A remaining substructure was elucidated as follows. The sequence from methylene protons 2′-H (δH 2.28, 2.26) to the methyl proton 4′-H (δH 0.97) through a methine proton 3′-H (δH 2.10), which was 1H spin coupled to a methyl proton 5′-H (δH 0.96), was determined by analysis of the DQF-COSY spectrum. In the HMBC spectrum, the methylene protons 2′-H and the oxymethine proton 2-H were coupled to an ester carbonyl carbon C-1′ (δC 174.2). Thus, a 3-methylbutanoic acid moiety was shown to be substituted at the C-2 position in the octahydroindolizine skeleton through an ester bond (Figure 1b).

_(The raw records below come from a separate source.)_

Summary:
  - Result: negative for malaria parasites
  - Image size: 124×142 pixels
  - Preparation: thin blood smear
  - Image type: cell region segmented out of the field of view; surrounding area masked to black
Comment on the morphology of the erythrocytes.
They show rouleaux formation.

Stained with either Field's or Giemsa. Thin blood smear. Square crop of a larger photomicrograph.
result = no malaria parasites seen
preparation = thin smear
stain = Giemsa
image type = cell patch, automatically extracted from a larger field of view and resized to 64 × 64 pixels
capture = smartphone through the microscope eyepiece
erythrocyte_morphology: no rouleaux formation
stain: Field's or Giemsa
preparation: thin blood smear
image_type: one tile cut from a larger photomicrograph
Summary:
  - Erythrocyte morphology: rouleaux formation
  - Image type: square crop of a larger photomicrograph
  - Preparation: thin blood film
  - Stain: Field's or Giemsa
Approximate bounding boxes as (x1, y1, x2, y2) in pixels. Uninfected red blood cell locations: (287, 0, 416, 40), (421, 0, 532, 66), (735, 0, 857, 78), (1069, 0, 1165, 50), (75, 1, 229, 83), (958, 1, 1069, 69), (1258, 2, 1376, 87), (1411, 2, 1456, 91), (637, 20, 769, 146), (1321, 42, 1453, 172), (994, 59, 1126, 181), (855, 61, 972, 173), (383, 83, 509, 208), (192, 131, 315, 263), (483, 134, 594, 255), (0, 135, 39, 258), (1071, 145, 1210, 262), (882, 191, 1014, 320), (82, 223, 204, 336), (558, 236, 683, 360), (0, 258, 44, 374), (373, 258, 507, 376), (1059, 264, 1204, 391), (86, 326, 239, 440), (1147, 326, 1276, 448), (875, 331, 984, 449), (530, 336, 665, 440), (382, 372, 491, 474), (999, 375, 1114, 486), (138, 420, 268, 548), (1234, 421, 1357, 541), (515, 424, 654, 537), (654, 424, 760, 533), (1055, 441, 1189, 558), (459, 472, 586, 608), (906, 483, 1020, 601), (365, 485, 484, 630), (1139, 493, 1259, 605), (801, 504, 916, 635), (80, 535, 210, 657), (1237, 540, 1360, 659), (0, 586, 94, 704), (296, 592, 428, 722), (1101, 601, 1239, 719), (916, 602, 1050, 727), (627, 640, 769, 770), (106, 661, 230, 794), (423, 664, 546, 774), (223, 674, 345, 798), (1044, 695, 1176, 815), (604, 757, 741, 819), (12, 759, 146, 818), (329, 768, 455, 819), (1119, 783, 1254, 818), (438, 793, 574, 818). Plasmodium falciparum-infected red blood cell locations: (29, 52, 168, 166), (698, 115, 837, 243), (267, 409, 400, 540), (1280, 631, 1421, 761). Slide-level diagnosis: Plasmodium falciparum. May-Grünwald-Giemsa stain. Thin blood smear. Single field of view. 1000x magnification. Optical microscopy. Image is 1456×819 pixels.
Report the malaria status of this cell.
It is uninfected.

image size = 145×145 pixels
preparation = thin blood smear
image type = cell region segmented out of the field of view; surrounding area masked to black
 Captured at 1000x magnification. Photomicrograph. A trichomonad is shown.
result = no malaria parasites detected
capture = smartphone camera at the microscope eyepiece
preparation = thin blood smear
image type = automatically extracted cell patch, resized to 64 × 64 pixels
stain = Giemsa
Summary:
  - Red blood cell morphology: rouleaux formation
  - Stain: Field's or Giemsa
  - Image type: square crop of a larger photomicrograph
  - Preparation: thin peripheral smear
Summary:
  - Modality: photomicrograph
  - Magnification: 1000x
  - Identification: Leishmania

To determine the absolute configuration of the cyclizidine moiety, 1 was reacted with 0.2 N NaOH at 50 °C for 1 h to yield cyclizidine (2, Figure 1a). The structure of 2 was confirmed with NMR spectroscopic data (Table 1). The results imply that the NMR assignments of 2 by Freer et al.16 are incorrect, and our data are identical to those reported by Leeper et al.17 The obtained 2 showed an optical rotation value ([α]25D −48.3, c 0.1, MeOH) similar to the value ([α]25D −29.5, c 0.5, MeOH) of 2 reported by Hanessian et al.,18 who proposed the absolute configuration of 2 by total synthesis of ent-cyclizidine. Thus, the absolute configuration of 1 was deduced to be the same as that of 2 (Figure 1a). Although an acetylcyclizidine has been reported,16 this is the first report of an isobutyl ester derivative of cyclizidine.

Cytotoxic activities against human MPM ACC-MESO-1 cells19 and human cervical carcinoma HeLa cells were determined by a colorimetric assay by using 2-(2-methoxy-4-nitrophenyl)-3-(4-nitrophenyl)-5-(2,4-disulfophenyl)-2H-tetrazolium monosodium salt (WST-8, Cell Counting Kit; Dojiindo, Kumamoto, Japan) for 48 h. Compounds 1 and 2 exhibited cytotoxic activities against ACC-MESO-1 with IC50 values of 39 μM and 32μM and against HeLa cells with IC50 values of 29 μM and 16μM, respectively.